Forse non ci avete fatto caso, perché impegnati nel seguire una dieta mediatica con priorità più impellenti – come il conteggio dei casi di Covid-19 o quello dei mourners (piagnoni) alle esequie del povero Duca di Edimburgo – ma c'è un nuovo avverbio in città. Pure: due sillabe per esprimere così tanto e tanto poco, secondo i casi. Nuovo si fa per dire, perché viene di peso dal latino e Dante lo aveva usato 153 volte nella sola Commedia. Ma, almeno nel suo impiego come avverbio additivo (pure lui si è fatto vaccinare), pure non sembra essere mai stato così in voga come oggi, a discapito del suo sinonimo anche. Il 2021 sarà ricordato, tra le altre cose, quale l'anno del pure? Probabilmente no, ma è un tema che vale comunque la pena di approfondire.

Con la purea di patate pure non condivide solo l'albero genealogico (dal francese purée, derivato dal francese antico purer «spremere», derivato a sua volta dal latino tardo purare «pulire, purificare», derivato, infine, da purus «puro»), ma anche la tendenza a stufare, quando abusato come contorno, sia di secondi da asporto che di altre parti del discorso.

L'incremento dell'uso orale e scritto di pure additivo (e non, ad esempio, di pure congiunzione concessiva: Pur frequentando la movida, andrà tutto bene, occorrenza ormai rara quasi come il buonsenso o l'educazione) è uno di quei fenomeni che, sulle prime, potresti non notare. Ma constatato amichevolmente una seconda, una terza, una quarta volta, non puoi fare a meno di fartene ossessionare, alla stregua di un pezzetto di rucola tra i denti del vicino a tavola (che è sempre più verde del tuo). A questo atteggiamento, come in tutte le diatribe in cui non si saprà mai chi ha prodotto la prima goccia e chi ha fatto traboccare il vaso, si contrappone quello di chi, in cuor suo, sa che non è necessario usarlo, che è del tutto opzionale,

ma sa pure che ti dà fastidio e ne abusa ogni volta che può.

→ Voci in elenco

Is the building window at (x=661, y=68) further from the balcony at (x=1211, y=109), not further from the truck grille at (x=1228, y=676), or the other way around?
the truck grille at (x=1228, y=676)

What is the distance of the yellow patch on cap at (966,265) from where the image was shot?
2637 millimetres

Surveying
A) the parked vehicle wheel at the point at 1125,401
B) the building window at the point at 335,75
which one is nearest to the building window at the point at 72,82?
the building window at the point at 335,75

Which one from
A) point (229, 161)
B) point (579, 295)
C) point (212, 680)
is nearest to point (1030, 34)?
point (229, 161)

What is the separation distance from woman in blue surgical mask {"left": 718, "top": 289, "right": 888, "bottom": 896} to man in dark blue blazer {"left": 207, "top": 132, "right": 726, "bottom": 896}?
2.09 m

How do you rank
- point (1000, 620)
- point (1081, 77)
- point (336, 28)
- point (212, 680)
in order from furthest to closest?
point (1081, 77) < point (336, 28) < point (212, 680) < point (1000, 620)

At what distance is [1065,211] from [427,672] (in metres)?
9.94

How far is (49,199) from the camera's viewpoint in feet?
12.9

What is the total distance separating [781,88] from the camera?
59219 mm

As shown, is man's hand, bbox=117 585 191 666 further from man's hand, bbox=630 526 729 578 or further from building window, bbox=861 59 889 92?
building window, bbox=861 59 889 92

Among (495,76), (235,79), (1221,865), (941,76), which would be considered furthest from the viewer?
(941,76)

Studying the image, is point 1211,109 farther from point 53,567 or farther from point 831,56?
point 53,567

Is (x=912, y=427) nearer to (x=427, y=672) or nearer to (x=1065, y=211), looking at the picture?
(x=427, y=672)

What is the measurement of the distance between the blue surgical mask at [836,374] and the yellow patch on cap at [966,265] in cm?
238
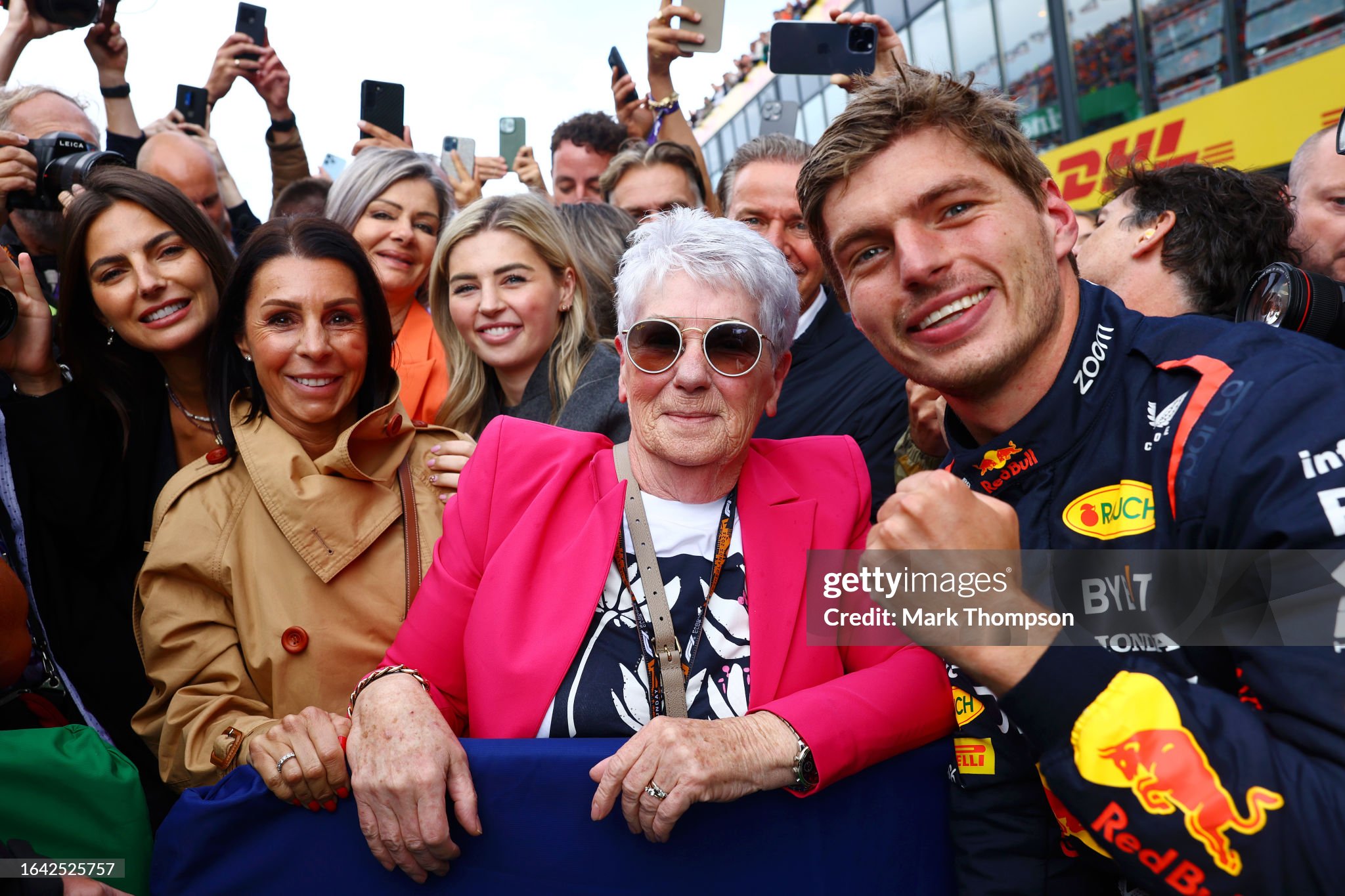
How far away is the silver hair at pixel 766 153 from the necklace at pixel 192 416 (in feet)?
6.85

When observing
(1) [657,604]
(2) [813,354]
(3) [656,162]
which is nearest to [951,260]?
(1) [657,604]

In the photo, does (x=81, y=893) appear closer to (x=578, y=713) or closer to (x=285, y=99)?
(x=578, y=713)

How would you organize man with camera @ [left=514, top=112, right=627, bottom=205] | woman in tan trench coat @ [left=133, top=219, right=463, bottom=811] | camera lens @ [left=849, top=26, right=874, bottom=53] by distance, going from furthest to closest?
man with camera @ [left=514, top=112, right=627, bottom=205] < camera lens @ [left=849, top=26, right=874, bottom=53] < woman in tan trench coat @ [left=133, top=219, right=463, bottom=811]

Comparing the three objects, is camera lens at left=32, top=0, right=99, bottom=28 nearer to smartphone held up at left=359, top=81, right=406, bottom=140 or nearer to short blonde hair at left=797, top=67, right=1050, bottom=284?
smartphone held up at left=359, top=81, right=406, bottom=140

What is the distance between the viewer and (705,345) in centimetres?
208

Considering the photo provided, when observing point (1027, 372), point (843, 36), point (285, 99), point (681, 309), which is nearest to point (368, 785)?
point (681, 309)

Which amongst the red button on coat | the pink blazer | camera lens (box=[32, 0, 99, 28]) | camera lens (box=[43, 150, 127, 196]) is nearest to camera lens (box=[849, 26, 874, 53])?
the pink blazer

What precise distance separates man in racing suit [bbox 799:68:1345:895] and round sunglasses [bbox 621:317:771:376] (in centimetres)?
26

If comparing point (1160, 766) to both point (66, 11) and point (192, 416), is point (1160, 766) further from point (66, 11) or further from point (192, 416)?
point (66, 11)

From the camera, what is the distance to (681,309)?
2.11 metres

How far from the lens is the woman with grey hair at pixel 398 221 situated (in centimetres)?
395

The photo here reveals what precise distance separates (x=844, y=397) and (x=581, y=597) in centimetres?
139

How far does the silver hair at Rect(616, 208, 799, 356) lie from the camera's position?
213 centimetres

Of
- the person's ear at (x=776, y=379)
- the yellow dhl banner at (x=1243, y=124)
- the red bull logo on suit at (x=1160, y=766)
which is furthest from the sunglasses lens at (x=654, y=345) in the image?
the yellow dhl banner at (x=1243, y=124)
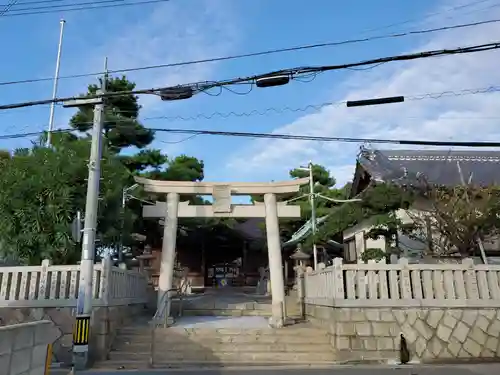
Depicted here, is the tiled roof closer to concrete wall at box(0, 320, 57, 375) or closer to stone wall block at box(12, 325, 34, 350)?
concrete wall at box(0, 320, 57, 375)

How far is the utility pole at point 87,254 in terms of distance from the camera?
29.0 ft

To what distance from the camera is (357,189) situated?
20.3 m

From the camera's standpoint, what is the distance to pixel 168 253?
13.5 metres

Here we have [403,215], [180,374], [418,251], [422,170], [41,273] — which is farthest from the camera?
[422,170]

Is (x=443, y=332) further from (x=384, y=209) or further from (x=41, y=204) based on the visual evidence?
(x=41, y=204)

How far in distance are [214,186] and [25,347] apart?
986 cm

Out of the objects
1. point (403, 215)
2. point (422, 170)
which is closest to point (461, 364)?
Answer: point (403, 215)

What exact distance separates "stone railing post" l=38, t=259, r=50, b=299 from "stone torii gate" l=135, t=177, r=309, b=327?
150 inches

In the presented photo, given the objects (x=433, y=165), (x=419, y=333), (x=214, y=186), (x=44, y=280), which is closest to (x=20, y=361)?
(x=44, y=280)

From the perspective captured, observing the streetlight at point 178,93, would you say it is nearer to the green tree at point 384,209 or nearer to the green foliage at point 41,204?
the green foliage at point 41,204

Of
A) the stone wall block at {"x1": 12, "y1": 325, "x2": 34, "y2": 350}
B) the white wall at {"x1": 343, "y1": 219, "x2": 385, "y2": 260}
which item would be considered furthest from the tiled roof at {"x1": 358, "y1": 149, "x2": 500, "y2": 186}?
the stone wall block at {"x1": 12, "y1": 325, "x2": 34, "y2": 350}

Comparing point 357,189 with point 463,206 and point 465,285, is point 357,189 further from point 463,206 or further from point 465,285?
point 465,285

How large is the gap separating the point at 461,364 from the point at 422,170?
9.50 meters

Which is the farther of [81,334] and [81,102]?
[81,102]
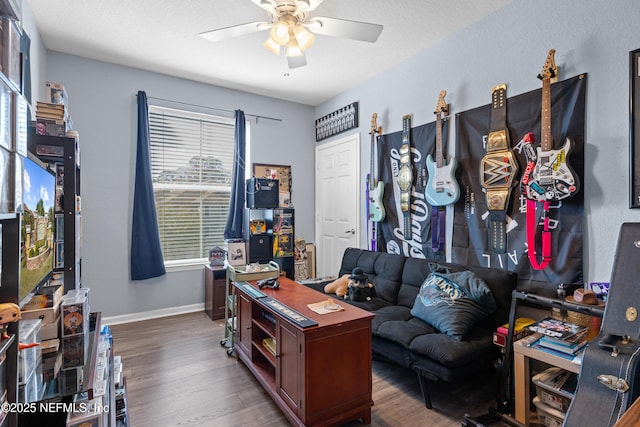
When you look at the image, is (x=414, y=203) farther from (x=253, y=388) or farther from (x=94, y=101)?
(x=94, y=101)

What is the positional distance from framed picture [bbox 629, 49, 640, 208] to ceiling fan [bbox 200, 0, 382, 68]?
147 cm

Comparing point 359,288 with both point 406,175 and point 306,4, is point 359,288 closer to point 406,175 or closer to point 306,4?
point 406,175

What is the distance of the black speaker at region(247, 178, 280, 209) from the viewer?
3.84m

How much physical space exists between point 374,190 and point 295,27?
1978mm

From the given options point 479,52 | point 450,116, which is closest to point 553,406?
point 450,116

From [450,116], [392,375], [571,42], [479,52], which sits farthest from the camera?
[450,116]

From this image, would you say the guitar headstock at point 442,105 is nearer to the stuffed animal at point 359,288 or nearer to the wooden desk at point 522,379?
the stuffed animal at point 359,288

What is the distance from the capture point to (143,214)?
352 cm

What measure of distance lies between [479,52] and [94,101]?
3.82 meters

→ Obiettivo del compito
Ricopia dall'estratto il passo che comincia con le parole "Forse non ci" e si ferma dopo "pena di approfondire.". Per rispondere basta l'estratto, senza altre fonti.

→ Risultato del compito
Forse non ci avete fatto caso, perché impegnati nel seguire una dieta mediatica con priorità più impellenti – come il conteggio dei casi di Covid-19 o quello dei mourners (piagnoni) alle esequie del povero Duca di Edimburgo – ma c'è un nuovo avverbio in città. Pure: due sillabe per esprimere così tanto e tanto poco, secondo i casi. Nuovo si fa per dire, perché viene di peso dal latino e Dante lo aveva usato 153 volte nella sola Commedia. Ma, almeno nel suo impiego come avverbio additivo (pure lui si è fatto vaccinare), pure non sembra essere mai stato così in voga come oggi, a discapito del suo sinonimo anche. Il 2021 sarà ricordato, tra le altre cose, quale l'anno del pure? Probabilmente no, ma è un tema che vale comunque la pena di approfondire.